Excluding the macroscopic results discussed before, the microscopic analysis regarding the pedestrian movement is also important. Here, the time–headway distributions are chosen as examples, and the maximum value is set as 6s. As shown in
Figure 12, for all the densities the simulation results are similar to the experimental results; at low densities, there exists one evident peak in
Figure 12a,b. This is at about 1–2 s. However, with the increase in densities, the peak moves to the right side in
Figure 12c,d, and gradually disappears. Finally, the distribution becomes quite flat in
Figure 12e,f. In general, such tendencies are qualitatively similar to those observed in car-following behaviors, which also show some similarities between pedestrian flow and vehicular traffic flow.
4. Conclusions
In order to simulate single-file pedestrian movement, a new model is proposed based on the framework of Helbing’s social force model. Considering the phenomenon that the pedestrians can only follow the preceding one in the single-file flow, the way by which the pedestrian chooses their destination is changed. It is set as the current position of the preceding one, rather than at one fixed location in the corridor.
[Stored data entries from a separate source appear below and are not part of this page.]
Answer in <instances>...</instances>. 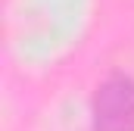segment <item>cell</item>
Listing matches in <instances>:
<instances>
[{
	"label": "cell",
	"mask_w": 134,
	"mask_h": 131,
	"mask_svg": "<svg viewBox=\"0 0 134 131\" xmlns=\"http://www.w3.org/2000/svg\"><path fill=\"white\" fill-rule=\"evenodd\" d=\"M94 131H134V81L112 75L94 97Z\"/></svg>",
	"instance_id": "cell-1"
}]
</instances>
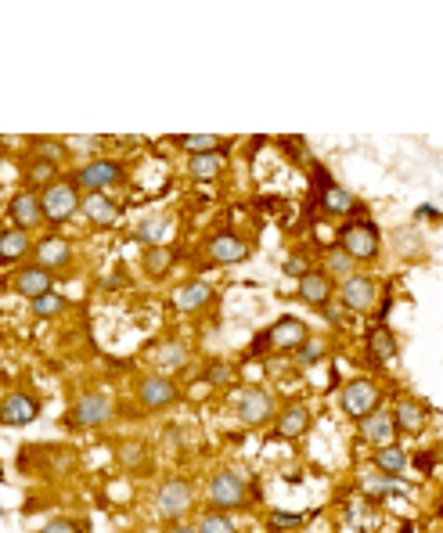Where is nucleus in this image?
<instances>
[{
  "label": "nucleus",
  "mask_w": 443,
  "mask_h": 533,
  "mask_svg": "<svg viewBox=\"0 0 443 533\" xmlns=\"http://www.w3.org/2000/svg\"><path fill=\"white\" fill-rule=\"evenodd\" d=\"M191 505H195V487H191V479H184V476L163 479L159 490H155V512H159V519H166V523H181L184 512H191Z\"/></svg>",
  "instance_id": "f257e3e1"
},
{
  "label": "nucleus",
  "mask_w": 443,
  "mask_h": 533,
  "mask_svg": "<svg viewBox=\"0 0 443 533\" xmlns=\"http://www.w3.org/2000/svg\"><path fill=\"white\" fill-rule=\"evenodd\" d=\"M379 227L371 220H350V224L339 227V249H343L350 260H375L379 256Z\"/></svg>",
  "instance_id": "f03ea898"
},
{
  "label": "nucleus",
  "mask_w": 443,
  "mask_h": 533,
  "mask_svg": "<svg viewBox=\"0 0 443 533\" xmlns=\"http://www.w3.org/2000/svg\"><path fill=\"white\" fill-rule=\"evenodd\" d=\"M209 505L213 512H231L245 505V476L238 469H220L209 476Z\"/></svg>",
  "instance_id": "7ed1b4c3"
},
{
  "label": "nucleus",
  "mask_w": 443,
  "mask_h": 533,
  "mask_svg": "<svg viewBox=\"0 0 443 533\" xmlns=\"http://www.w3.org/2000/svg\"><path fill=\"white\" fill-rule=\"evenodd\" d=\"M80 188L73 181H55L47 184L44 195H40V209H44V220L51 224H65V220L73 217L76 209H80Z\"/></svg>",
  "instance_id": "20e7f679"
},
{
  "label": "nucleus",
  "mask_w": 443,
  "mask_h": 533,
  "mask_svg": "<svg viewBox=\"0 0 443 533\" xmlns=\"http://www.w3.org/2000/svg\"><path fill=\"white\" fill-rule=\"evenodd\" d=\"M238 422L245 425H263L267 418H274V393L263 386H242L231 400Z\"/></svg>",
  "instance_id": "39448f33"
},
{
  "label": "nucleus",
  "mask_w": 443,
  "mask_h": 533,
  "mask_svg": "<svg viewBox=\"0 0 443 533\" xmlns=\"http://www.w3.org/2000/svg\"><path fill=\"white\" fill-rule=\"evenodd\" d=\"M112 418V397L109 393H83L80 400L73 404V411H69V425L73 429H98V425H105Z\"/></svg>",
  "instance_id": "423d86ee"
},
{
  "label": "nucleus",
  "mask_w": 443,
  "mask_h": 533,
  "mask_svg": "<svg viewBox=\"0 0 443 533\" xmlns=\"http://www.w3.org/2000/svg\"><path fill=\"white\" fill-rule=\"evenodd\" d=\"M339 404H343V411L350 418H368L375 407H382V393H379V386L371 379H353V382H346L343 386V397H339Z\"/></svg>",
  "instance_id": "0eeeda50"
},
{
  "label": "nucleus",
  "mask_w": 443,
  "mask_h": 533,
  "mask_svg": "<svg viewBox=\"0 0 443 533\" xmlns=\"http://www.w3.org/2000/svg\"><path fill=\"white\" fill-rule=\"evenodd\" d=\"M119 181H123V163H116V159H91V163H83L76 170L73 184L76 188H87V195H94V191H105Z\"/></svg>",
  "instance_id": "6e6552de"
},
{
  "label": "nucleus",
  "mask_w": 443,
  "mask_h": 533,
  "mask_svg": "<svg viewBox=\"0 0 443 533\" xmlns=\"http://www.w3.org/2000/svg\"><path fill=\"white\" fill-rule=\"evenodd\" d=\"M137 400H141L145 411H166V407H173L181 400V389H177L173 379H166V375H148V379L137 382Z\"/></svg>",
  "instance_id": "1a4fd4ad"
},
{
  "label": "nucleus",
  "mask_w": 443,
  "mask_h": 533,
  "mask_svg": "<svg viewBox=\"0 0 443 533\" xmlns=\"http://www.w3.org/2000/svg\"><path fill=\"white\" fill-rule=\"evenodd\" d=\"M40 397H33V393H8L4 397V404H0V425H8V429H22V425H29L33 418L40 415Z\"/></svg>",
  "instance_id": "9d476101"
},
{
  "label": "nucleus",
  "mask_w": 443,
  "mask_h": 533,
  "mask_svg": "<svg viewBox=\"0 0 443 533\" xmlns=\"http://www.w3.org/2000/svg\"><path fill=\"white\" fill-rule=\"evenodd\" d=\"M375 296H379V289H375V281H371L368 274H350V278H343V285H339V303H343L346 310H353V314L371 310Z\"/></svg>",
  "instance_id": "9b49d317"
},
{
  "label": "nucleus",
  "mask_w": 443,
  "mask_h": 533,
  "mask_svg": "<svg viewBox=\"0 0 443 533\" xmlns=\"http://www.w3.org/2000/svg\"><path fill=\"white\" fill-rule=\"evenodd\" d=\"M263 335H267V346H271V350H285V353H296L299 346L310 339L307 325H303L299 317H278L271 325V332H263Z\"/></svg>",
  "instance_id": "f8f14e48"
},
{
  "label": "nucleus",
  "mask_w": 443,
  "mask_h": 533,
  "mask_svg": "<svg viewBox=\"0 0 443 533\" xmlns=\"http://www.w3.org/2000/svg\"><path fill=\"white\" fill-rule=\"evenodd\" d=\"M11 289L33 303V299L47 296V292H55V278H51V271H44V267H37V263H29V267H22V271L15 274Z\"/></svg>",
  "instance_id": "ddd939ff"
},
{
  "label": "nucleus",
  "mask_w": 443,
  "mask_h": 533,
  "mask_svg": "<svg viewBox=\"0 0 443 533\" xmlns=\"http://www.w3.org/2000/svg\"><path fill=\"white\" fill-rule=\"evenodd\" d=\"M8 213H11V220H15V227L26 231V235L33 231V227L44 224V209H40L37 191H19V195L8 202Z\"/></svg>",
  "instance_id": "4468645a"
},
{
  "label": "nucleus",
  "mask_w": 443,
  "mask_h": 533,
  "mask_svg": "<svg viewBox=\"0 0 443 533\" xmlns=\"http://www.w3.org/2000/svg\"><path fill=\"white\" fill-rule=\"evenodd\" d=\"M206 253H209V260L213 263H242L245 256H249V242L245 238H238V235H231V231H224V235H213L209 238V245H206Z\"/></svg>",
  "instance_id": "2eb2a0df"
},
{
  "label": "nucleus",
  "mask_w": 443,
  "mask_h": 533,
  "mask_svg": "<svg viewBox=\"0 0 443 533\" xmlns=\"http://www.w3.org/2000/svg\"><path fill=\"white\" fill-rule=\"evenodd\" d=\"M296 292H299V299H303V303L325 307V303H332V296H335V281L328 278L325 271H307L303 278H299Z\"/></svg>",
  "instance_id": "dca6fc26"
},
{
  "label": "nucleus",
  "mask_w": 443,
  "mask_h": 533,
  "mask_svg": "<svg viewBox=\"0 0 443 533\" xmlns=\"http://www.w3.org/2000/svg\"><path fill=\"white\" fill-rule=\"evenodd\" d=\"M389 418H393V429H397V433H418L425 425V404L415 397H400L397 407L389 411Z\"/></svg>",
  "instance_id": "f3484780"
},
{
  "label": "nucleus",
  "mask_w": 443,
  "mask_h": 533,
  "mask_svg": "<svg viewBox=\"0 0 443 533\" xmlns=\"http://www.w3.org/2000/svg\"><path fill=\"white\" fill-rule=\"evenodd\" d=\"M361 436L368 443H375V447H386V443H397V429H393V418H389V411H382V407H375L368 418H361Z\"/></svg>",
  "instance_id": "a211bd4d"
},
{
  "label": "nucleus",
  "mask_w": 443,
  "mask_h": 533,
  "mask_svg": "<svg viewBox=\"0 0 443 533\" xmlns=\"http://www.w3.org/2000/svg\"><path fill=\"white\" fill-rule=\"evenodd\" d=\"M213 299V285L202 278L195 281H184L181 289L173 292V303H177V310H184V314H195V310H202Z\"/></svg>",
  "instance_id": "6ab92c4d"
},
{
  "label": "nucleus",
  "mask_w": 443,
  "mask_h": 533,
  "mask_svg": "<svg viewBox=\"0 0 443 533\" xmlns=\"http://www.w3.org/2000/svg\"><path fill=\"white\" fill-rule=\"evenodd\" d=\"M364 346H368V361L371 364H389L393 357H397V335L389 332L386 325H375L368 332V339H364Z\"/></svg>",
  "instance_id": "aec40b11"
},
{
  "label": "nucleus",
  "mask_w": 443,
  "mask_h": 533,
  "mask_svg": "<svg viewBox=\"0 0 443 533\" xmlns=\"http://www.w3.org/2000/svg\"><path fill=\"white\" fill-rule=\"evenodd\" d=\"M80 209L87 213V220H91V224H98V227H116V220H119V206L109 199V195H101V191H94V195H83Z\"/></svg>",
  "instance_id": "412c9836"
},
{
  "label": "nucleus",
  "mask_w": 443,
  "mask_h": 533,
  "mask_svg": "<svg viewBox=\"0 0 443 533\" xmlns=\"http://www.w3.org/2000/svg\"><path fill=\"white\" fill-rule=\"evenodd\" d=\"M307 429H310V411L303 404L285 407L278 415V422H274V436H281V440H299Z\"/></svg>",
  "instance_id": "4be33fe9"
},
{
  "label": "nucleus",
  "mask_w": 443,
  "mask_h": 533,
  "mask_svg": "<svg viewBox=\"0 0 443 533\" xmlns=\"http://www.w3.org/2000/svg\"><path fill=\"white\" fill-rule=\"evenodd\" d=\"M65 263H73V245L65 238H44L37 245V267L55 271V267H65Z\"/></svg>",
  "instance_id": "5701e85b"
},
{
  "label": "nucleus",
  "mask_w": 443,
  "mask_h": 533,
  "mask_svg": "<svg viewBox=\"0 0 443 533\" xmlns=\"http://www.w3.org/2000/svg\"><path fill=\"white\" fill-rule=\"evenodd\" d=\"M227 159H224V148H217V152H202V155H191L188 163V173L195 177V181H217L220 173H224Z\"/></svg>",
  "instance_id": "b1692460"
},
{
  "label": "nucleus",
  "mask_w": 443,
  "mask_h": 533,
  "mask_svg": "<svg viewBox=\"0 0 443 533\" xmlns=\"http://www.w3.org/2000/svg\"><path fill=\"white\" fill-rule=\"evenodd\" d=\"M371 465L382 472V476H400L407 469V451L400 443H386V447H375L371 454Z\"/></svg>",
  "instance_id": "393cba45"
},
{
  "label": "nucleus",
  "mask_w": 443,
  "mask_h": 533,
  "mask_svg": "<svg viewBox=\"0 0 443 533\" xmlns=\"http://www.w3.org/2000/svg\"><path fill=\"white\" fill-rule=\"evenodd\" d=\"M29 253V235L19 231V227H8V231H0V267L4 263H15Z\"/></svg>",
  "instance_id": "a878e982"
},
{
  "label": "nucleus",
  "mask_w": 443,
  "mask_h": 533,
  "mask_svg": "<svg viewBox=\"0 0 443 533\" xmlns=\"http://www.w3.org/2000/svg\"><path fill=\"white\" fill-rule=\"evenodd\" d=\"M321 206L328 209V213H353V195L346 188H339V184L332 181L325 173V191H321Z\"/></svg>",
  "instance_id": "bb28decb"
},
{
  "label": "nucleus",
  "mask_w": 443,
  "mask_h": 533,
  "mask_svg": "<svg viewBox=\"0 0 443 533\" xmlns=\"http://www.w3.org/2000/svg\"><path fill=\"white\" fill-rule=\"evenodd\" d=\"M155 364L163 371H181L188 364V346L181 339H170V343H163V350L155 353Z\"/></svg>",
  "instance_id": "cd10ccee"
},
{
  "label": "nucleus",
  "mask_w": 443,
  "mask_h": 533,
  "mask_svg": "<svg viewBox=\"0 0 443 533\" xmlns=\"http://www.w3.org/2000/svg\"><path fill=\"white\" fill-rule=\"evenodd\" d=\"M191 530L195 533H238V526H235V519L224 512H202L199 523L191 526Z\"/></svg>",
  "instance_id": "c85d7f7f"
},
{
  "label": "nucleus",
  "mask_w": 443,
  "mask_h": 533,
  "mask_svg": "<svg viewBox=\"0 0 443 533\" xmlns=\"http://www.w3.org/2000/svg\"><path fill=\"white\" fill-rule=\"evenodd\" d=\"M119 465L123 469H145L148 465V447L141 440H127V443H119Z\"/></svg>",
  "instance_id": "c756f323"
},
{
  "label": "nucleus",
  "mask_w": 443,
  "mask_h": 533,
  "mask_svg": "<svg viewBox=\"0 0 443 533\" xmlns=\"http://www.w3.org/2000/svg\"><path fill=\"white\" fill-rule=\"evenodd\" d=\"M170 263H173V249H166V245H148L145 271L152 274V278H163V274L170 271Z\"/></svg>",
  "instance_id": "7c9ffc66"
},
{
  "label": "nucleus",
  "mask_w": 443,
  "mask_h": 533,
  "mask_svg": "<svg viewBox=\"0 0 443 533\" xmlns=\"http://www.w3.org/2000/svg\"><path fill=\"white\" fill-rule=\"evenodd\" d=\"M177 145H181L188 155H202V152H217L220 137H213V134H184V137H177Z\"/></svg>",
  "instance_id": "2f4dec72"
},
{
  "label": "nucleus",
  "mask_w": 443,
  "mask_h": 533,
  "mask_svg": "<svg viewBox=\"0 0 443 533\" xmlns=\"http://www.w3.org/2000/svg\"><path fill=\"white\" fill-rule=\"evenodd\" d=\"M65 307H69V299L58 296V292H47V296L33 299V317H58Z\"/></svg>",
  "instance_id": "473e14b6"
},
{
  "label": "nucleus",
  "mask_w": 443,
  "mask_h": 533,
  "mask_svg": "<svg viewBox=\"0 0 443 533\" xmlns=\"http://www.w3.org/2000/svg\"><path fill=\"white\" fill-rule=\"evenodd\" d=\"M303 523V515L299 512H267V530L281 533V530H296Z\"/></svg>",
  "instance_id": "72a5a7b5"
},
{
  "label": "nucleus",
  "mask_w": 443,
  "mask_h": 533,
  "mask_svg": "<svg viewBox=\"0 0 443 533\" xmlns=\"http://www.w3.org/2000/svg\"><path fill=\"white\" fill-rule=\"evenodd\" d=\"M325 274H328V278H332V274H343V278H350L353 260L343 253V249H332V253H328V263H325Z\"/></svg>",
  "instance_id": "f704fd0d"
},
{
  "label": "nucleus",
  "mask_w": 443,
  "mask_h": 533,
  "mask_svg": "<svg viewBox=\"0 0 443 533\" xmlns=\"http://www.w3.org/2000/svg\"><path fill=\"white\" fill-rule=\"evenodd\" d=\"M37 533H87V526L80 523V519H69V515H58V519H51V523L44 526V530Z\"/></svg>",
  "instance_id": "c9c22d12"
},
{
  "label": "nucleus",
  "mask_w": 443,
  "mask_h": 533,
  "mask_svg": "<svg viewBox=\"0 0 443 533\" xmlns=\"http://www.w3.org/2000/svg\"><path fill=\"white\" fill-rule=\"evenodd\" d=\"M55 173H58V166H55V163H44V159H37V163H33V170H29V181H37V184H55Z\"/></svg>",
  "instance_id": "e433bc0d"
},
{
  "label": "nucleus",
  "mask_w": 443,
  "mask_h": 533,
  "mask_svg": "<svg viewBox=\"0 0 443 533\" xmlns=\"http://www.w3.org/2000/svg\"><path fill=\"white\" fill-rule=\"evenodd\" d=\"M202 379L213 382V386H224V382H231V368H227L224 361H213V364H206V371H202Z\"/></svg>",
  "instance_id": "4c0bfd02"
},
{
  "label": "nucleus",
  "mask_w": 443,
  "mask_h": 533,
  "mask_svg": "<svg viewBox=\"0 0 443 533\" xmlns=\"http://www.w3.org/2000/svg\"><path fill=\"white\" fill-rule=\"evenodd\" d=\"M163 231H166V224L163 220H141V227H137V238H141V242H159V238H163Z\"/></svg>",
  "instance_id": "58836bf2"
},
{
  "label": "nucleus",
  "mask_w": 443,
  "mask_h": 533,
  "mask_svg": "<svg viewBox=\"0 0 443 533\" xmlns=\"http://www.w3.org/2000/svg\"><path fill=\"white\" fill-rule=\"evenodd\" d=\"M321 353H325V346L317 343V339H307V343H303V346L296 350V361H299V364H314L317 357H321Z\"/></svg>",
  "instance_id": "ea45409f"
},
{
  "label": "nucleus",
  "mask_w": 443,
  "mask_h": 533,
  "mask_svg": "<svg viewBox=\"0 0 443 533\" xmlns=\"http://www.w3.org/2000/svg\"><path fill=\"white\" fill-rule=\"evenodd\" d=\"M37 155H44V163H62L65 148L62 145H51V141H37Z\"/></svg>",
  "instance_id": "a19ab883"
},
{
  "label": "nucleus",
  "mask_w": 443,
  "mask_h": 533,
  "mask_svg": "<svg viewBox=\"0 0 443 533\" xmlns=\"http://www.w3.org/2000/svg\"><path fill=\"white\" fill-rule=\"evenodd\" d=\"M285 274H289V278H303V274H307V260H303V256H289V260H285Z\"/></svg>",
  "instance_id": "79ce46f5"
},
{
  "label": "nucleus",
  "mask_w": 443,
  "mask_h": 533,
  "mask_svg": "<svg viewBox=\"0 0 443 533\" xmlns=\"http://www.w3.org/2000/svg\"><path fill=\"white\" fill-rule=\"evenodd\" d=\"M321 314H325L328 321H332V325H339V321H343V314H339V307H332V303H325V307H321Z\"/></svg>",
  "instance_id": "37998d69"
},
{
  "label": "nucleus",
  "mask_w": 443,
  "mask_h": 533,
  "mask_svg": "<svg viewBox=\"0 0 443 533\" xmlns=\"http://www.w3.org/2000/svg\"><path fill=\"white\" fill-rule=\"evenodd\" d=\"M166 533H195V530H191L188 523H170L166 526Z\"/></svg>",
  "instance_id": "c03bdc74"
},
{
  "label": "nucleus",
  "mask_w": 443,
  "mask_h": 533,
  "mask_svg": "<svg viewBox=\"0 0 443 533\" xmlns=\"http://www.w3.org/2000/svg\"><path fill=\"white\" fill-rule=\"evenodd\" d=\"M0 166H4V163H0Z\"/></svg>",
  "instance_id": "a18cd8bd"
}]
</instances>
Therefore, the desired force could be optimized. In addition, the distance for calculating forces between pedestrians is reset to 0.8 m, and the obstacles are divided into 100 particles. Furthermore, it was found that the original model parameters may lead to abnormal simulation results under high-density conditions. Therefore, the values of many parameters were reset. The possible ranges for reasonable results were also discussed. In the simulation results of the fundamental diagrams, spatiotemporal diagrams and the time–headway distributions, it can be found that the modified model can simulate single-file movement at high densities, even when the maximum local density is as high as 4ped/m. Comparisons between the statistical results at different global densities, including the averaged values and the standard deviations of local flow rates and local densities, show that, in most cases, the simulated and experimental results are quantitatively similar. The angular trajectories can help in understanding more about the simulation results. Some minor differences may result from the fact that the experimental dataset is not large enough. In short, this model could be a good choice for modeling single-file pedestrian flow at high densities.
Although lots of findings have been presented in this paper, there is much work to be carried out in the future. Firstly, in this paper, only the simple condition wherein there is no bottleneck is studied. If the bottleneck effect is involved, the experimental phenomena may be very complex [
17,
23], and whether the current model rules are suitable still needs to be investigated. Secondly, when there are more streams from different moving directions, the management of conflicts will be more challenging than the single-file flow, e.g., the counterflow [
24,
25,
26,
27,
28,
29,
30]. For such a task, perhaps the structure of social force models must be revised or extended due to these different environments. For example, in many countries, pedestrians prefer to move to the right side, which can help to form lanes in the counterflow. However, whether it could be helpful for the simulations by social force models is not clear. In addition, the individual characteristics of pedestrians (e.g., genders, body sizes or personality traits, etc.) are not considered in this paper, which could be explored in the future. In short, more data are needed, and there is still long way to go in this field.